══ Trecho fornecido ══

Pois é — embora todas as aves dependam da fecundação interna para gerar filhotes, só 3% das espécies possuem machos com algum tipo de pênis capaz de intromissão (ou seja, de penetrar a fêmea). Os galos, por exemplo, embora possuam um falo muito reduzido, não conseguem usá-lo para muita coisa. Para fecundar as galinhas, dependem do chamado beijo cloacal (é o tipo da expressão que dá vontade de ir lavar a mão depois de escrevê-la), simplesmente encostando genitália com genitália, cloaca com cloaca, e transferindo o esperma. Entre as exceções a essa regra está o grupo dos patos, que não só possuem falos como parecem tê-los comprado em Itu — em vários casos, o pênis tem comprimento maior que o do corpo do animal. Imagem abaixo (tirem as crianças da sala antes de ver, por favor).

Um exemplo do falo, digamos, generoso dos patos e marrecos (Crédito: Reprodução)
Um exemplo do falo, digamos, generoso dos patos e marrecos (Crédito: Reprodução)

Ah, tem também o vídeo da ereção. Em câmera lenta. Socorro.

Pois bem: em estudo recente na revista científica “Current Biology”, a equipe liderada por Ana Herrera, do Instituto Médico Howard Hughes (EUA), fez um estudo comparativo do desenvolvimento embrionário e do padrão de ativação e desativação de genes nos falos de galos e patos, comparando também os bichos com o grupo das emas e avestruzes e o dos jacarés e crocodilos — ambos parentes mais distantes que não são tão azarados quanto os pobres galos e também possuem os chamados falos intromitentes (não confundir com “intrometidos”).

TUBÉRCULO

Enquanto o futuro galo ou pato ainda está no ovo, forma-se inicialmente o chamado tubérculo genital, um precursor do futuro pênis. O que os pesquisadores descobriram, curiosamente, é que os “comandos” moleculares para o desenvolvimento do órgão estão presentes tanto na espécie “bem dotada” quanto na espécie com pênis vestigial. Então, porque a diferença no animal adulto?

═══
══ Informações fornecidas ══

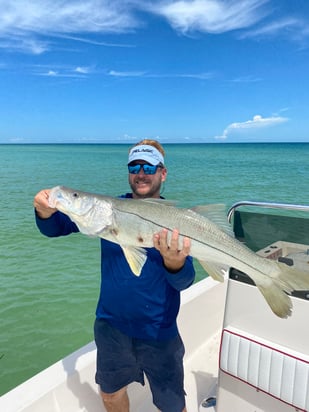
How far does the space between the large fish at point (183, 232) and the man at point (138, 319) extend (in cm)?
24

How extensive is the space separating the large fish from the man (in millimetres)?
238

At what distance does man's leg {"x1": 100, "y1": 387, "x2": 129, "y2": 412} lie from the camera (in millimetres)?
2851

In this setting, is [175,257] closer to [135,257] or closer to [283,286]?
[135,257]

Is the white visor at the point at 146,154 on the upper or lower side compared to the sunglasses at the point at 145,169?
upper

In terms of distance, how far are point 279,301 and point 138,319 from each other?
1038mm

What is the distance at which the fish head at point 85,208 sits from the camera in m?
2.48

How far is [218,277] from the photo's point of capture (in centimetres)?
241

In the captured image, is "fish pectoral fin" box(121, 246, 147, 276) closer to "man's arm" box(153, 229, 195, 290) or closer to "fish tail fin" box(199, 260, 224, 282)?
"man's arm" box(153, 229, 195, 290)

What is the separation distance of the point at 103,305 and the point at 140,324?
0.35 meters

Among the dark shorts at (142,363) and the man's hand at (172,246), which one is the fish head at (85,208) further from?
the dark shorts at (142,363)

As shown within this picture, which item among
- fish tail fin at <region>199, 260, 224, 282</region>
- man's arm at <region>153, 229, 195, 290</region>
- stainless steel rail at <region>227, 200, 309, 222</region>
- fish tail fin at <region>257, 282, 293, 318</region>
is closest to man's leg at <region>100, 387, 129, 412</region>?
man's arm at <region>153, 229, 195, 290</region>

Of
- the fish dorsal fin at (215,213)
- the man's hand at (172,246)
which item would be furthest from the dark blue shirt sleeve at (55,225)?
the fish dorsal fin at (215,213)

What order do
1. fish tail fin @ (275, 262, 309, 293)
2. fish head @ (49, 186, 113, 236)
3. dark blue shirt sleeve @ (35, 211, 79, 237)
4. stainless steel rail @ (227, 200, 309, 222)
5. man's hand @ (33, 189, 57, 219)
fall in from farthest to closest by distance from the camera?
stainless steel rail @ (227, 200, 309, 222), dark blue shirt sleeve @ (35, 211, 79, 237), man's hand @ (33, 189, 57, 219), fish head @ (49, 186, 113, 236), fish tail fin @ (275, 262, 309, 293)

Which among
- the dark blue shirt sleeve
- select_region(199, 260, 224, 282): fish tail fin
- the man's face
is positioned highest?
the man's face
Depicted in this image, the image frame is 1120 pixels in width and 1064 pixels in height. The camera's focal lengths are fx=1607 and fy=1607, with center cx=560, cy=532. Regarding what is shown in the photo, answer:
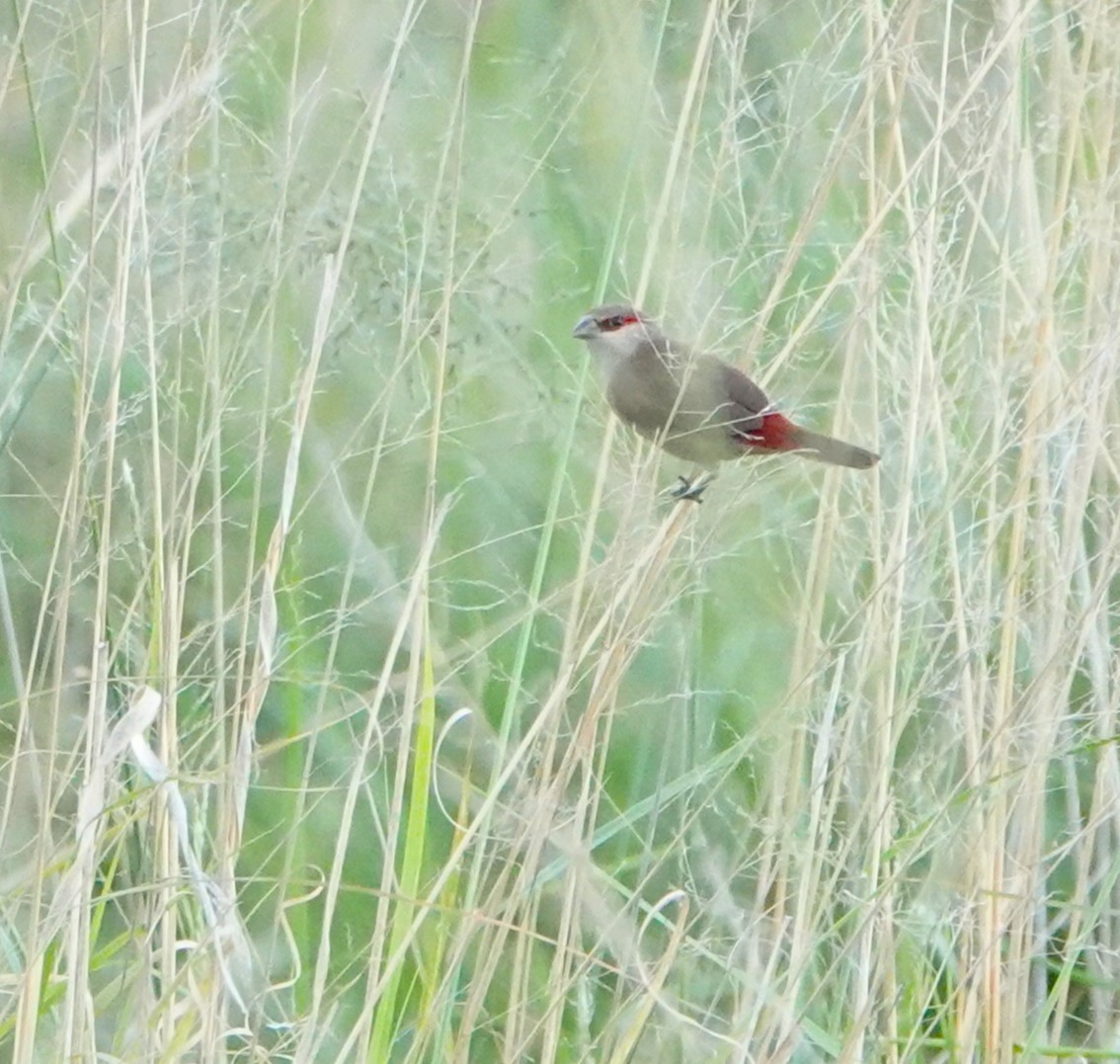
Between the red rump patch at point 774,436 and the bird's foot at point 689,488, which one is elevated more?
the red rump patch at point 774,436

═══

● **Verifique sua compreensão**
A – Segundo o trecho sobre o pênis das aves, que porcentagem das espécies de aves tem machos com algum tipo de pênis capaz de intromissão?
B – Dê a continuação do trecho sobre o pênis das aves a partir do ponto em que ele para.

● **Resultados das tarefas**
A – Só 3% das espécies.

B –
Culpa da expressão (ou seja, ativação) do gene Bmp4, que acaba induzindo um padrão consistente de apoptose (como é conhecida a morte programada de células) na pontinha do tubérculo genital dos futuros galos. Ou seja, os bichos acabam perdendo as células na extremidade do órgão embrionário, o que lhes dá o pênis quase inexistente.

A coisa fica ainda mais maluca. Ao inativar o Bmp4 nos embriões de galos, o tubérculo genital deixou de regredir, o que mostra que os bichinhos ainda possuem o potencial genético para terem pênis “de verdade”. Por outro lado, a aplicação da proteína cuja “receita” está contida nesse gene fez com que os pobres embriões de pato não desenvolvessem o membro. E a análise comparativa, levando em conta os parentes mais primitivos — o grupo das emas e dos jacarés — indica que os patos são justamente os que retiveram o padrão genético primitivo, enquanto os galos (e muitas outras aves) passaram por alterações que levaram ao uso do Bmp4 para evitar o desenvolvimento do falo.

Podemos resumir as diferenças entre os bichos com a imagem abaixo (a qual também exige um certo estômago pra ver, creio eu):

A evolução dos falos, de galos para patos (Crédito: Reprodução)
A evolução dos falos, de galos para patos (Crédito: Reprodução)

Na esquerda, galo e codorna; na direita, pato e ganso.

O estudo mostra, em primeiro lugar, como a evolução funciona na base do “puxadinho”, ou seja, na reorganização de moléculas antigas para novos usos. O Bmp4, por exemplo, tem uma série de outras funções, mas é sua expressão na pontinha do tubérculo genital que leva à genitália típica dos galos. E basta alterar esse pequeno detalhe para que o padrão ancestral “ressuscite” (mais ou menos o mesmo truque permite que pintinhos desenvolvam dentes na fase embrionária, por exemplo).

O grande mistério, porém, é o porquê de os galos terem ficado semieunucos. Por um lado, sabe-se que o Bmp4 e outros genes de sua família têm relação com outros aspectos do desenvolvimento morfológico, e alterações ligadas a esses outros aspectos poderiam ter levado à diminuição do falo como efeito colateral.

Por outro lado, a cópula sem pênis intromitente exige muito mais cooperação da parte das fêmeas, além de minimizar o risco de acasalamentos forçados. A chamada seleção sexual, portanto — a opção preferencial das fêmeas por parceiros com certos atributos ou, no caso, sem eles –, poderia ter tido um papel nessa esquisitice que, no caso das aves, é tão comum.

Façam suas apostas e cuidado com o Coringa, meninos.